# Walnut and Maple finish? need help



## simpsy (Oct 1, 2011)

Hey guys I have just finished building a walnut and maple serving tray for my cottage to bring down pop and chips to the water. I am wondering what finish will give me the best protection from the elements it will be in contact with. I was debating between Danish oil and wipe on or spray polyurethane but was worried about the polyurethane since it is such an open grained wood? Anyways any input on what to do would be greatly appreciated !

Thanks guys, Greg


----------



## huff (May 28, 2009)

Hey Greg,
I don't beleive the Danish oil will give you the protection you're looking for, even though it would give you a beautiful finish, it would not hold up very well. Your polyurethane finish would give you the best protection; just a little harder to work with. Take your time and apply a number of thin coates instead of trying to apply a real heavy coat to start with. Let try completely between coates and sand lightly between the coates. You may want to apply at least two coates to start with before you sand the first time. Build to your desired look.
Good luck,
Huff


----------



## boogerwhopper (Jan 27, 2012)

Hi Greg. Do you think this piece might have to endure the occasional " oops " I left it by the lake overnight deal? If you do, you might also consider this: 3 coats Teak oil followed by two coats Spar varnish(following proper procedure for all coats of course) I've used this combo and it seems pretty nice. The one thing I've found is following the final coat of Teak and prior to the initial coat of Spar, I let it dry and "cure for at least 2 weeks. During this time it may be necessary that once the final Teak is dry to the touch and not tacky anymore, just wipe it down with white paper towel each day or so. You sometimes can see how the oils still push out to cure and dry even after a week. It's pretty interesting…

Frank


----------



## richgreer (Dec 25, 2009)

Frank is right if the tray will be subjected to the weather.

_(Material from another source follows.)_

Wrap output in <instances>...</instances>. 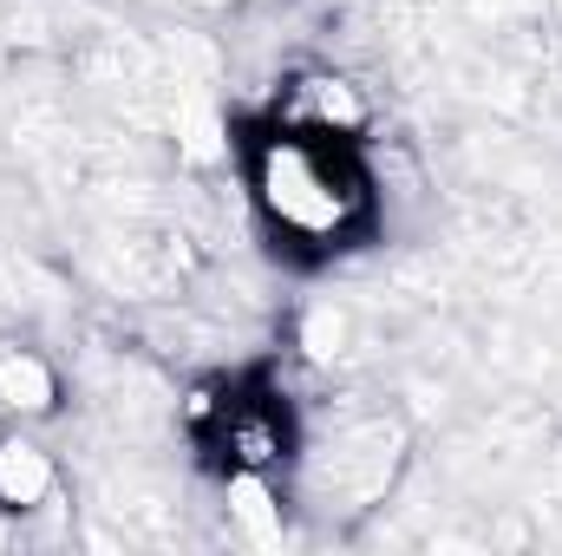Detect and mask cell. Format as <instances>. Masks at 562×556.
<instances>
[{"label":"cell","mask_w":562,"mask_h":556,"mask_svg":"<svg viewBox=\"0 0 562 556\" xmlns=\"http://www.w3.org/2000/svg\"><path fill=\"white\" fill-rule=\"evenodd\" d=\"M243 190L256 223L288 256H340L380 223V177L360 144L301 138L262 125L243 151Z\"/></svg>","instance_id":"cell-1"},{"label":"cell","mask_w":562,"mask_h":556,"mask_svg":"<svg viewBox=\"0 0 562 556\" xmlns=\"http://www.w3.org/2000/svg\"><path fill=\"white\" fill-rule=\"evenodd\" d=\"M53 504H59V458L26 425H7L0 432V518H40Z\"/></svg>","instance_id":"cell-5"},{"label":"cell","mask_w":562,"mask_h":556,"mask_svg":"<svg viewBox=\"0 0 562 556\" xmlns=\"http://www.w3.org/2000/svg\"><path fill=\"white\" fill-rule=\"evenodd\" d=\"M406 445H413V438H406V419L353 413V419H340L334 432H321V438H301L288 478L301 485V504L353 518V511H373V504L400 485Z\"/></svg>","instance_id":"cell-2"},{"label":"cell","mask_w":562,"mask_h":556,"mask_svg":"<svg viewBox=\"0 0 562 556\" xmlns=\"http://www.w3.org/2000/svg\"><path fill=\"white\" fill-rule=\"evenodd\" d=\"M543 13H550V26L562 33V0H543Z\"/></svg>","instance_id":"cell-11"},{"label":"cell","mask_w":562,"mask_h":556,"mask_svg":"<svg viewBox=\"0 0 562 556\" xmlns=\"http://www.w3.org/2000/svg\"><path fill=\"white\" fill-rule=\"evenodd\" d=\"M301 354L314 360V367H334L340 354H347V341H353V321H347V308H334V301H314L307 314H301Z\"/></svg>","instance_id":"cell-8"},{"label":"cell","mask_w":562,"mask_h":556,"mask_svg":"<svg viewBox=\"0 0 562 556\" xmlns=\"http://www.w3.org/2000/svg\"><path fill=\"white\" fill-rule=\"evenodd\" d=\"M223 518L229 537L249 551H281L288 544V491L269 471H223Z\"/></svg>","instance_id":"cell-6"},{"label":"cell","mask_w":562,"mask_h":556,"mask_svg":"<svg viewBox=\"0 0 562 556\" xmlns=\"http://www.w3.org/2000/svg\"><path fill=\"white\" fill-rule=\"evenodd\" d=\"M183 425L216 452L223 471H269L288 478L294 471V452H301V432L288 400H276L269 387H249V380H229V387H196L183 407Z\"/></svg>","instance_id":"cell-3"},{"label":"cell","mask_w":562,"mask_h":556,"mask_svg":"<svg viewBox=\"0 0 562 556\" xmlns=\"http://www.w3.org/2000/svg\"><path fill=\"white\" fill-rule=\"evenodd\" d=\"M321 7H353V0H321Z\"/></svg>","instance_id":"cell-12"},{"label":"cell","mask_w":562,"mask_h":556,"mask_svg":"<svg viewBox=\"0 0 562 556\" xmlns=\"http://www.w3.org/2000/svg\"><path fill=\"white\" fill-rule=\"evenodd\" d=\"M59 407H66L59 367L40 347H26V341H0V419L40 425V419H53Z\"/></svg>","instance_id":"cell-7"},{"label":"cell","mask_w":562,"mask_h":556,"mask_svg":"<svg viewBox=\"0 0 562 556\" xmlns=\"http://www.w3.org/2000/svg\"><path fill=\"white\" fill-rule=\"evenodd\" d=\"M471 13H477V20H491V26H504V20L530 13V0H471Z\"/></svg>","instance_id":"cell-9"},{"label":"cell","mask_w":562,"mask_h":556,"mask_svg":"<svg viewBox=\"0 0 562 556\" xmlns=\"http://www.w3.org/2000/svg\"><path fill=\"white\" fill-rule=\"evenodd\" d=\"M262 125L276 132H301V138H334V144H367L380 125V105L373 92L347 73V66H327V59H307V66H288L276 86H269V112Z\"/></svg>","instance_id":"cell-4"},{"label":"cell","mask_w":562,"mask_h":556,"mask_svg":"<svg viewBox=\"0 0 562 556\" xmlns=\"http://www.w3.org/2000/svg\"><path fill=\"white\" fill-rule=\"evenodd\" d=\"M183 7H196V13H229V7H243V0H183Z\"/></svg>","instance_id":"cell-10"}]
</instances>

If you want to stick with more conventional finishes, polyurethane is your best option for durability. I prefer to use wipe on poly. It is thinner and, IMO, it penetrates well. However, since it is thin, you need several coats to build up a decent finish. I consider 5 coats the minimum. Fortunately, you can apply a fresh coat every 3-4 hours.


----------



## ClintSearl (Dec 8, 2011)

Rattle can gloss poly will be the best.


----------



## ellen35 (Jan 1, 2009)

I put 6 coats of poly on my trays, then wax them.
On my coasters, I use 4 coats of spar varnish.


----------



## JonathanG (Jan 18, 2010)

I would rule out the Danish Oil, as others have stated. I have made a couple of pieces that were meant to hold drinks/wet items on top.

On the first drink tray, I used dewaxed shellac as the base, then several coats of wipe-on polyurethane over that. On the second tray, I used Waterlox.

They both turned out fine. Both of these trays were given away, so I'm not sure how much wear and tear they have been subjected to? With that being said, I'd go the Waterlox route again next time, mainly because it's easier to maintain/repair than the polyurethane.

I also think Frank's regimen above would work well. Just make sure the teak oil has had plenty of time before topcoating with the spar varnish. You could also use something like dewaxed shellac, then coat with spar varnish if you don't want to be waiting around on the teak oil. The spar varnish should seal it up nicely if it's applied correctly and sufficiently.


----------